Verdade, fraternidade e Arte
Verdade, fraternidade e Arte
O Museu Lasar Segall, em São Paulo, inaugurou dia 20 de novembro uma exposição de obras de artistas representativos do Movimento Expressionista Alemão, uma forma de fazer arte contra o racionalismo burguês anti-humanista. Iniciado no final do século XIX, o Expressionismo Alemão alcançou todas as formas de arte, da música à literatura, do cinema às artes plásticas.

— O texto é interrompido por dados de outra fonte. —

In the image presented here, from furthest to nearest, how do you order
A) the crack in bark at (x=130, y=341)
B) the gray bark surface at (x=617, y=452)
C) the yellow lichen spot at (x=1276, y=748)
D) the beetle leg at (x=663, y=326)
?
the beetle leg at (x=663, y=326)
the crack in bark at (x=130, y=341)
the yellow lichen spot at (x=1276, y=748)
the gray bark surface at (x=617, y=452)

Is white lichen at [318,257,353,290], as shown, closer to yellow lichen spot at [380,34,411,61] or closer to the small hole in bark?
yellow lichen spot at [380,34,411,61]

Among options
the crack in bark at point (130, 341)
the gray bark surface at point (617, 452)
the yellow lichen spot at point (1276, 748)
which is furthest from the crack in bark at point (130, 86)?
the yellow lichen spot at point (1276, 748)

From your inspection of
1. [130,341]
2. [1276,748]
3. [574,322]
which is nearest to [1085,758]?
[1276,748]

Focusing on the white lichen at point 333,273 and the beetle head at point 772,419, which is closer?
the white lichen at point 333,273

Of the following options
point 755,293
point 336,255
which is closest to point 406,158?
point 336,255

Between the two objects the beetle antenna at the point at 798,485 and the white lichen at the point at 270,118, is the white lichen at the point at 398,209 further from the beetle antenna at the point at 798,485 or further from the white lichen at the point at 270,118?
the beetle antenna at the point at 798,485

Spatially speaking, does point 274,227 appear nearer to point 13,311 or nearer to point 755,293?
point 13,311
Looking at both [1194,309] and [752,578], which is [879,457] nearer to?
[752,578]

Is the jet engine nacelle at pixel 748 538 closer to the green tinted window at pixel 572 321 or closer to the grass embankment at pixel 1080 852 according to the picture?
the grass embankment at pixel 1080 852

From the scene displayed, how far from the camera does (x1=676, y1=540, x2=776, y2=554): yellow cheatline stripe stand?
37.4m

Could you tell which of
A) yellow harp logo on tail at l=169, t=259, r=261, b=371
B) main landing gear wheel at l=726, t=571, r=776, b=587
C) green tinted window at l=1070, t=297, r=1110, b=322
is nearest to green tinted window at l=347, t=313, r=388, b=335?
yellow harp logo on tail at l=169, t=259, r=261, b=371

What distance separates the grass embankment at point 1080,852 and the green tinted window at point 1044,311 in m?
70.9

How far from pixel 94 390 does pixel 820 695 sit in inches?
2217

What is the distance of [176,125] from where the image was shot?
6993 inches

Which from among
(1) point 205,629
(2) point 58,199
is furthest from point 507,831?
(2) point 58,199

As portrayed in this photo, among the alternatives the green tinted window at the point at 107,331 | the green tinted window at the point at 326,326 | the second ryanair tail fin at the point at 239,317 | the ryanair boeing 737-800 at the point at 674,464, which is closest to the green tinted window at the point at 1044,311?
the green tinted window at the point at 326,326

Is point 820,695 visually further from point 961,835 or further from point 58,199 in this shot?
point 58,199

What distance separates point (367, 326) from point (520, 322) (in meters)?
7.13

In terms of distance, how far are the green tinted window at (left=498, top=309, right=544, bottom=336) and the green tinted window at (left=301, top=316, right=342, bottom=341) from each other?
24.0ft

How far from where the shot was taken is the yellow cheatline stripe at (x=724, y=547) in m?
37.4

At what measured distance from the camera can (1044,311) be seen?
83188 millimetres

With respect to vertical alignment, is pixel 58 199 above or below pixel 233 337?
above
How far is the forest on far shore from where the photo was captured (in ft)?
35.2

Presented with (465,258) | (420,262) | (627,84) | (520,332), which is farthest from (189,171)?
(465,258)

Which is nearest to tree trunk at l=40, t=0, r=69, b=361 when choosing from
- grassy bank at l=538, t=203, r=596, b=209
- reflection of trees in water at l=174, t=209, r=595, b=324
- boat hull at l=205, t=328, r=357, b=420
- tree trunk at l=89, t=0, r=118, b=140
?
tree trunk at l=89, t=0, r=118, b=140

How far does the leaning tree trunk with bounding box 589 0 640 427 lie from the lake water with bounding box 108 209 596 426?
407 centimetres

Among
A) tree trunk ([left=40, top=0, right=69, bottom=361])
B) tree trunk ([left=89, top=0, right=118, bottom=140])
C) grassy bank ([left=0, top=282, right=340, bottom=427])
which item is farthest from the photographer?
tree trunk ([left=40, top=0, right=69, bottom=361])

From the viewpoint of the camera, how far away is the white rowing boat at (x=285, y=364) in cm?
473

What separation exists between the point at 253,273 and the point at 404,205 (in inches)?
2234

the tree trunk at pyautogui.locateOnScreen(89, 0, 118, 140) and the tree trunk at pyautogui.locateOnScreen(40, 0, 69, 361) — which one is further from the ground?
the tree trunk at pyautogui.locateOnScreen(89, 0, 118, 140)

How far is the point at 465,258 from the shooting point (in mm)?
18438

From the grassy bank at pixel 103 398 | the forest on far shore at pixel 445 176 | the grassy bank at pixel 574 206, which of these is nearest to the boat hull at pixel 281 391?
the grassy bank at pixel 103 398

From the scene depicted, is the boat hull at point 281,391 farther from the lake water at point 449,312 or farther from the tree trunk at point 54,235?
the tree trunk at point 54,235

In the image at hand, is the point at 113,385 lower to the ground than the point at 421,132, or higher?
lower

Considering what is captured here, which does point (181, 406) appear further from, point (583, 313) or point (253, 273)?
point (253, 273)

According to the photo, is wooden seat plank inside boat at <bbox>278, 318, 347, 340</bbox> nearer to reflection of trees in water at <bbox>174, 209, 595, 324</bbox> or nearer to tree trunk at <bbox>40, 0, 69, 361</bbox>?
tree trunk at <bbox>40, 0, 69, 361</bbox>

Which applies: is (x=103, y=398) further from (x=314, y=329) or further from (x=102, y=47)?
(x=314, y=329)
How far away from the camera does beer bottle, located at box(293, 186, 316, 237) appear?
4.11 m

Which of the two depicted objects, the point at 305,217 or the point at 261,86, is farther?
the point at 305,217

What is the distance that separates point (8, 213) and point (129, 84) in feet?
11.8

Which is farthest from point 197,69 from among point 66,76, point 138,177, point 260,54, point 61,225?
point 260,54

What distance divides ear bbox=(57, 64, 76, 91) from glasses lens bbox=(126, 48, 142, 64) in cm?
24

Após 1918, fim da primeira guerra mundial, multidões de alemães foram às ruas, como parte do movimento revolucionário Espartaquista, que derrubou o keiser Guilherme II e instalou uma república democrática. Inspirada na revolução russa de 1917, a revolução alemã era liderada pelos principais líderes do Partido Comunista Alemão Rosa Luxemburgo e Karl Liebknecht. Os comunistas conseguiram controlar a região da Baviera, mas a Revolução Espartaquista acabou sendo sufocada por grupos paramilitares de extrema-direita, os Freikorps, que assassinaram os dois líderes da Liga Espartaquista.
A República instaurada foi transferida para a cidade de Weimar, pois Berlim era um barril de pólvora e o clima naquela cidade beirava o caos. O desemprego era enorme, a fome rondava todas as casas e o medo de sair às ruas era muito grande. Era o período em que a serpente do nazismo estava se formando, como foi muito bem retratado no cinema pelo filme de Ingman Bergman, "O Ovo da Serpente". Eram tempos angustiantes.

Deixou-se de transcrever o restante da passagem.